- **EXERCISE INSTRUCTIONS**: Copy out the lines beginning with the one that contains "Q: How many?" and ending with the last line below, exactly as they stand. Pictures are not copied.
::: SOURCE DATA
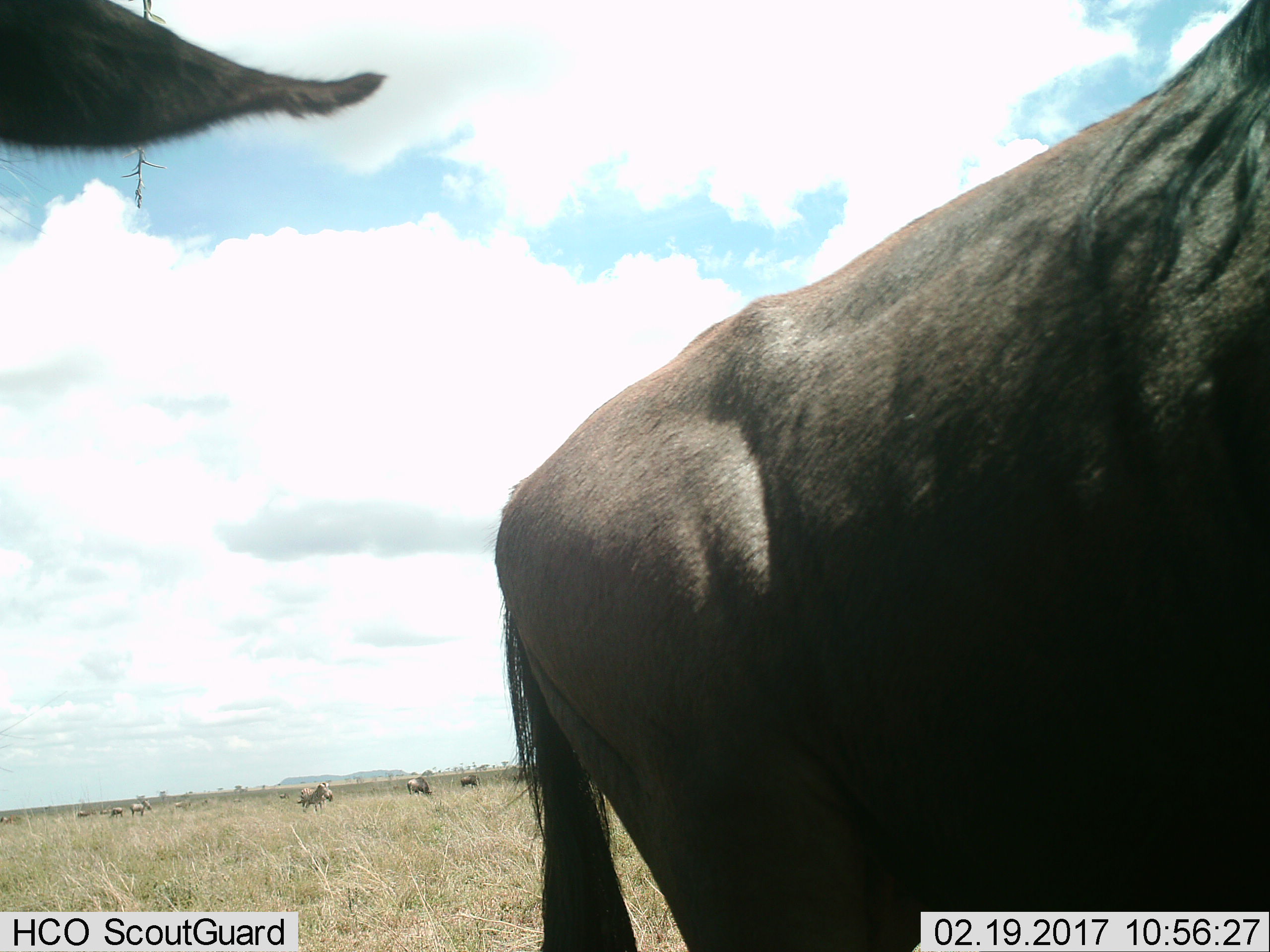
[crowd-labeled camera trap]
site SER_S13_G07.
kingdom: Animalia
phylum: Chordata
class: Mammalia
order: Artiodactyla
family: Bovidae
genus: Connochaetes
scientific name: Connochaetes taurinus taurinus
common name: blue wildebeest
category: wildebeestblue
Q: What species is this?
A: Wildebeestblue (blue wildebeest) (Connochaetes taurinus taurinus).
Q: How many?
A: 4.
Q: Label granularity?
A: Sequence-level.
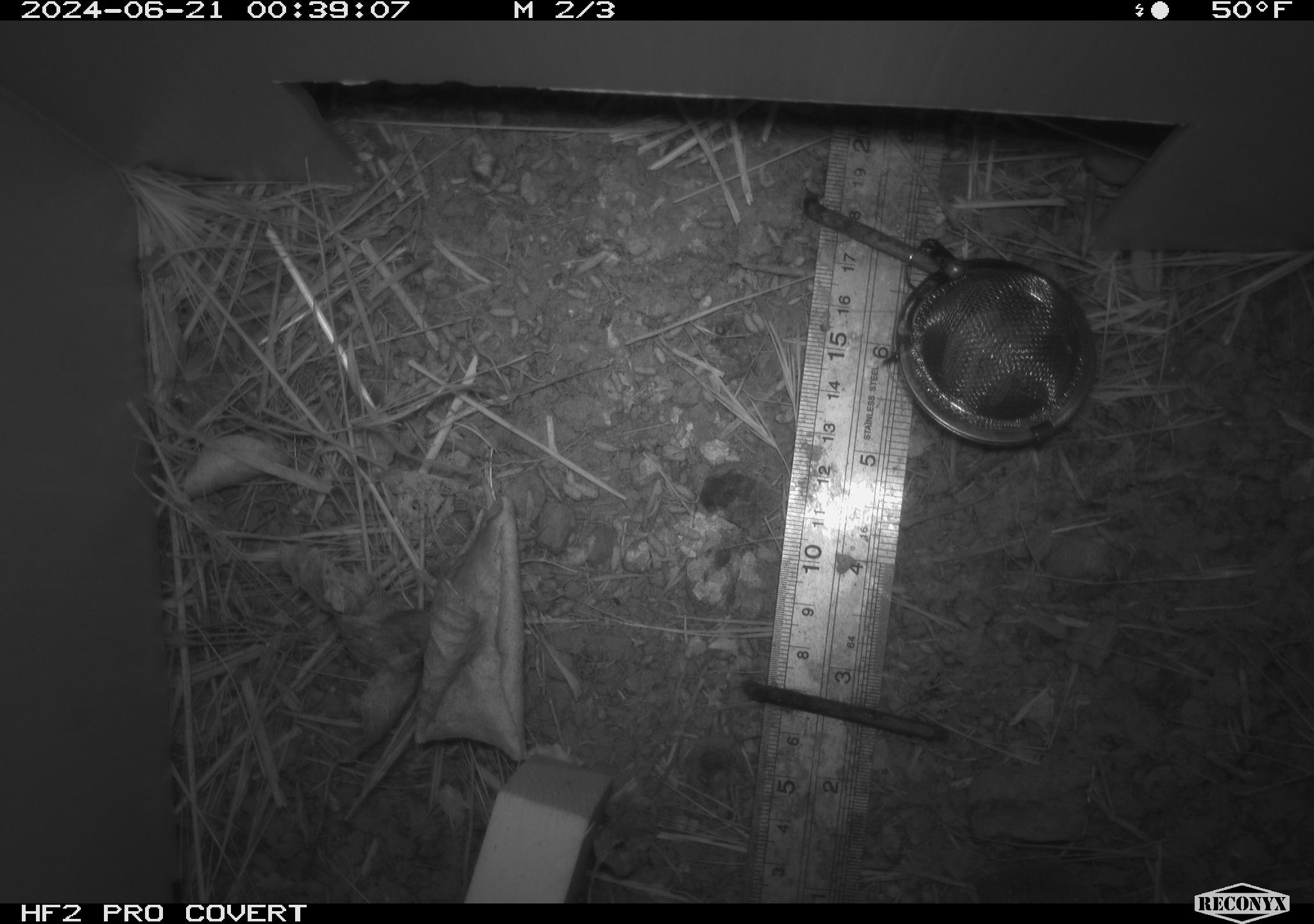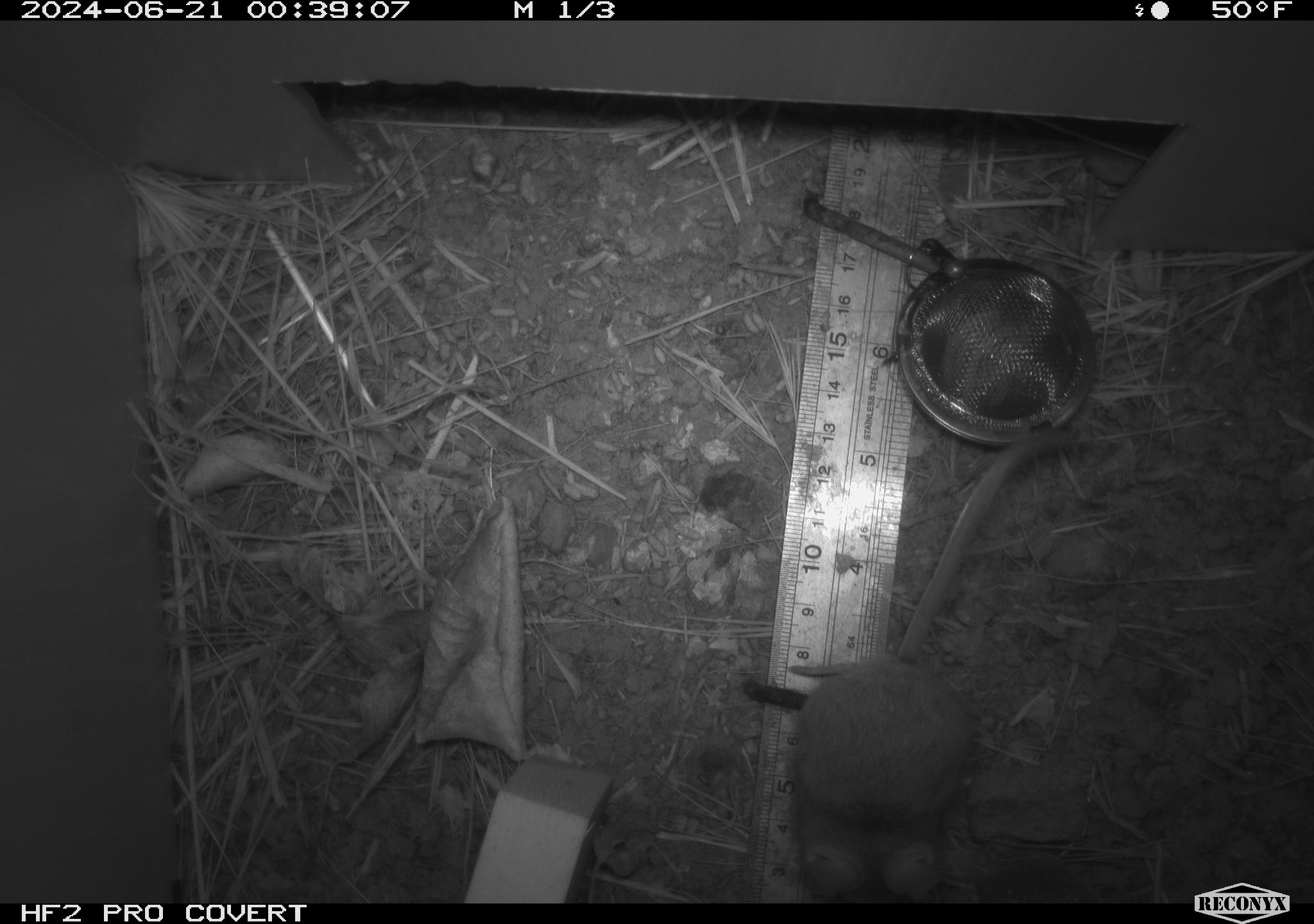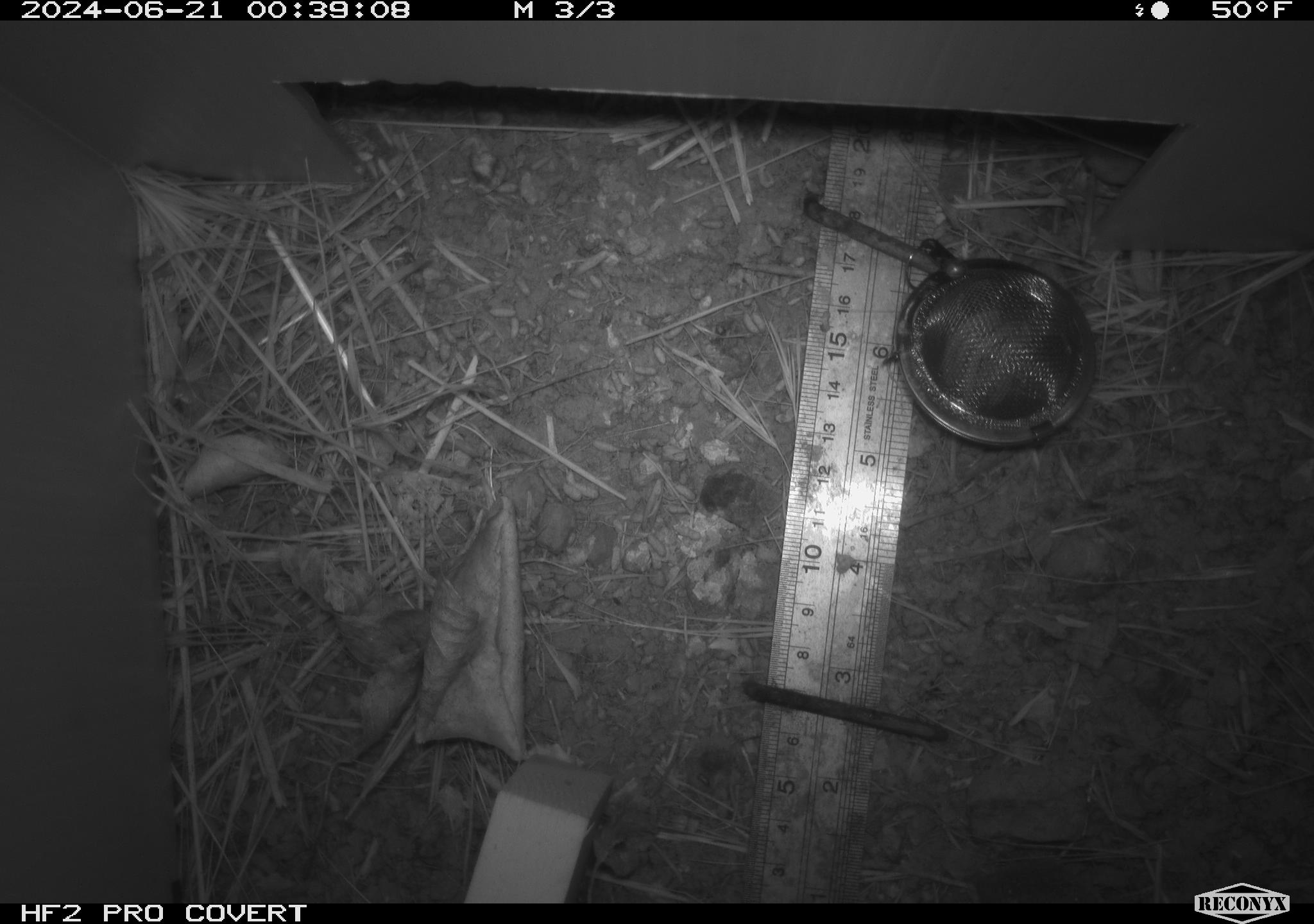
::::::
- **ANSWER TO THE PROBLEM**:
Q: How many?
A: 4.
Q: Label granularity?
A: Sequence-level.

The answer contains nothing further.